SACRAMENTO — California is fining the nation’s largest pharmacy health care provider a record $3.6 million for failing to redeem deposits on bottles and cans at some of its locations, regulators said Monday.
The California Department of Resources Recycling and Recovery, better known as CalRecycle, said its investigation found that 81 of CVS Pharmacy’s 848 retail stores in California refused to redeem the recyclables or pay a required $100 daily fee as an alternative.
CalRecycle filed the enforcement action last week, and CVS can seek a hearing if it wants to contest the fine. Department spokesman Lance Klug said it’s the largest enforcement action ever against a retailer for failing to redeem recyclables.

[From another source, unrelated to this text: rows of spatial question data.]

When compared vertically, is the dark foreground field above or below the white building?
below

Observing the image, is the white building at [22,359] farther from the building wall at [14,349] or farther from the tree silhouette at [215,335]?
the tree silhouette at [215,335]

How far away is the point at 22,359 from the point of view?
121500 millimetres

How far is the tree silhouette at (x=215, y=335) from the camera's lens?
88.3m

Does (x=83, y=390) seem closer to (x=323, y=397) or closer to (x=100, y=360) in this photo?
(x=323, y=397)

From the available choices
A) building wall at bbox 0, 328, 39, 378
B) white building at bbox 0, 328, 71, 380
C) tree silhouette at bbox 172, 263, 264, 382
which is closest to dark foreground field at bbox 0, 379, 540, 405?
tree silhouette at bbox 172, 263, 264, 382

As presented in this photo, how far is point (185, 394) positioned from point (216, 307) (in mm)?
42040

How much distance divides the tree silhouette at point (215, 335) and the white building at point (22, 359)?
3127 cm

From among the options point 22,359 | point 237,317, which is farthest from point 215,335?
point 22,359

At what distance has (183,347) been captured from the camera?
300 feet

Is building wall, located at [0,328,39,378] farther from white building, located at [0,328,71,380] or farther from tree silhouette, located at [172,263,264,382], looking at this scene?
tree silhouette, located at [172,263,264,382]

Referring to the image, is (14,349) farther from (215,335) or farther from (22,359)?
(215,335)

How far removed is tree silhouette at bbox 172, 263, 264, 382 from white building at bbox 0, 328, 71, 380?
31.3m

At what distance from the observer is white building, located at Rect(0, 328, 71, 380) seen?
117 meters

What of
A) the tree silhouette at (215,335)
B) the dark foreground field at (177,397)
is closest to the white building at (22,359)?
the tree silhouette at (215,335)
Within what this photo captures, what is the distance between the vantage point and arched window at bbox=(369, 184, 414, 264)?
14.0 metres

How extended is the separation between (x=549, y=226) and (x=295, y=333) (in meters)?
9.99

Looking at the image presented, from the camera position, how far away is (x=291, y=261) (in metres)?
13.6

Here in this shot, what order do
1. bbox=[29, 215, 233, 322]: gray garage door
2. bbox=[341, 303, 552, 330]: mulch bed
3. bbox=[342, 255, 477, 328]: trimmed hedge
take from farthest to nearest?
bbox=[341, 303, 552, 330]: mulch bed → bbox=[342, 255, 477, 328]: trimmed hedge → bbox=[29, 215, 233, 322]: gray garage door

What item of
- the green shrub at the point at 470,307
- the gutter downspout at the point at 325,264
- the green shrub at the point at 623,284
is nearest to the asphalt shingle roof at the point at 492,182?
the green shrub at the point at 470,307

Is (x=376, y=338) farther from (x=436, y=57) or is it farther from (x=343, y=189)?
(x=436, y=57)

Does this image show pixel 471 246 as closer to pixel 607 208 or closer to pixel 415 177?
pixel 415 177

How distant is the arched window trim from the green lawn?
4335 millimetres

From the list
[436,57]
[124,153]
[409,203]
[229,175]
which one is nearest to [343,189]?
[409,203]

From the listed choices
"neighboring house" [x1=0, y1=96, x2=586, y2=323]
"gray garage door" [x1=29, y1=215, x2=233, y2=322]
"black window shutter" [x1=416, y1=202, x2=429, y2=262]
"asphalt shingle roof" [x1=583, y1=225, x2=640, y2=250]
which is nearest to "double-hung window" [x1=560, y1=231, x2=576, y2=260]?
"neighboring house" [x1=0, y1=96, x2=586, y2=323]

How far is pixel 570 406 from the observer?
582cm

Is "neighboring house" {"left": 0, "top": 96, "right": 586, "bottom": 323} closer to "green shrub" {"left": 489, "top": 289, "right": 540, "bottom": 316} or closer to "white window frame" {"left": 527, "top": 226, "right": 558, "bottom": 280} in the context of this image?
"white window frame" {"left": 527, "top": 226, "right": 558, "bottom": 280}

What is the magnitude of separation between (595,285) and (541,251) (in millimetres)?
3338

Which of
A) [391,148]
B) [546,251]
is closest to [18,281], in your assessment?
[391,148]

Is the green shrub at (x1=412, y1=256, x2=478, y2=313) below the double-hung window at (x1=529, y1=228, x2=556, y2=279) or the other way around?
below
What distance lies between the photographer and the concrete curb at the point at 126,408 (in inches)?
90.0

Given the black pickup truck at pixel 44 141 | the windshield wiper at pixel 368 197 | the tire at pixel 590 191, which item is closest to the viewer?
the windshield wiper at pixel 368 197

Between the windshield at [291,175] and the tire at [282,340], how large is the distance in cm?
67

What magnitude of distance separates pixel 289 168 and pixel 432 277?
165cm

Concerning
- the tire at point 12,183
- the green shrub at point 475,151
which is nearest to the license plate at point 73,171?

The company “is committed to contributing to healthier, more sustainable communities and we are currently reviewing the state of California’s filing,” spokesman Mike DeAngelis said in an email.
One of CalRecycle’s most vocal critics praised the department’s action as a good first step to helping prop up the recycling industry. The industry has faltered due to a drop in value for scrap metal and aluminum and as other countries, particularly China, have become more picky in the types of waste they will buy from the United States.
The Enforcement Action Seeks to Recover $1.8 Million in $100-A-Day Fees
The vast majority of nearly 4,000 beverage retailers have agreed to redeem bottles and cans if consumers can’t find another convenient recycler. But Consumer Watchdog estimated from limited data that half to two-thirds of those retailers may be refusing to do so.
Even for the pharmacy giant, $3.6 million “is enough to get CVS’ attention and enough to get the attention of the entire retail community,” Tucker said. “This is the wake-up call.”
The enforcement action seeks to recover $1.8 million in $100-a-day fees that the 81 stores failed to pay by the end of October, and another $1.8 million in civil penalties. The total fine is a state record against retailers that are supposed to redeem cans and bottles.
Jared Blumenfeld, California’s secretary for Environmental Protection, said in a statement that the goal is to send a message that the state “will hold retailers accountable for refunding consumers their nickel and dime recycling deposits.”
More Than Half the State’s Recycling Centers Have Closed in the Last Five Years
California is one of 10 states with a deposit-refund system for beverage containers. Consumers pay an extra 5 cents for bottles up to 24 ounces (709.76 milliliters) and 10 cents for bottles more than 24 ounces.
They’re supposed to get that money back by recycling the bottle or can once they are finished with it. But Consumer Watchdog said more consumers are throwing them away because they can’t find a convenient recycling location.
More than half the state’s recycling centers have closed in the last five years, according to an analysis of state data by the Container Recycling Institute, though CalRecycle says about 1,200 remain.
State subsidies to recyclers have increased each of the last four years, including $176 million last year. It’s devoting another $15 million this year to aid recycling centers and spur projects like using mobile redemption centers in areas with high rents and community opposition to permanent recycling centers.
CalRecycle Director Scott Smithline, who is retiring at year’s end, said the fine is part of agency actions that includes intensified inspections. Klug, the department spokesman, said that has included 2,180 inspections since August, with a priority on retailers who have had the largest number of violations and penalties owed.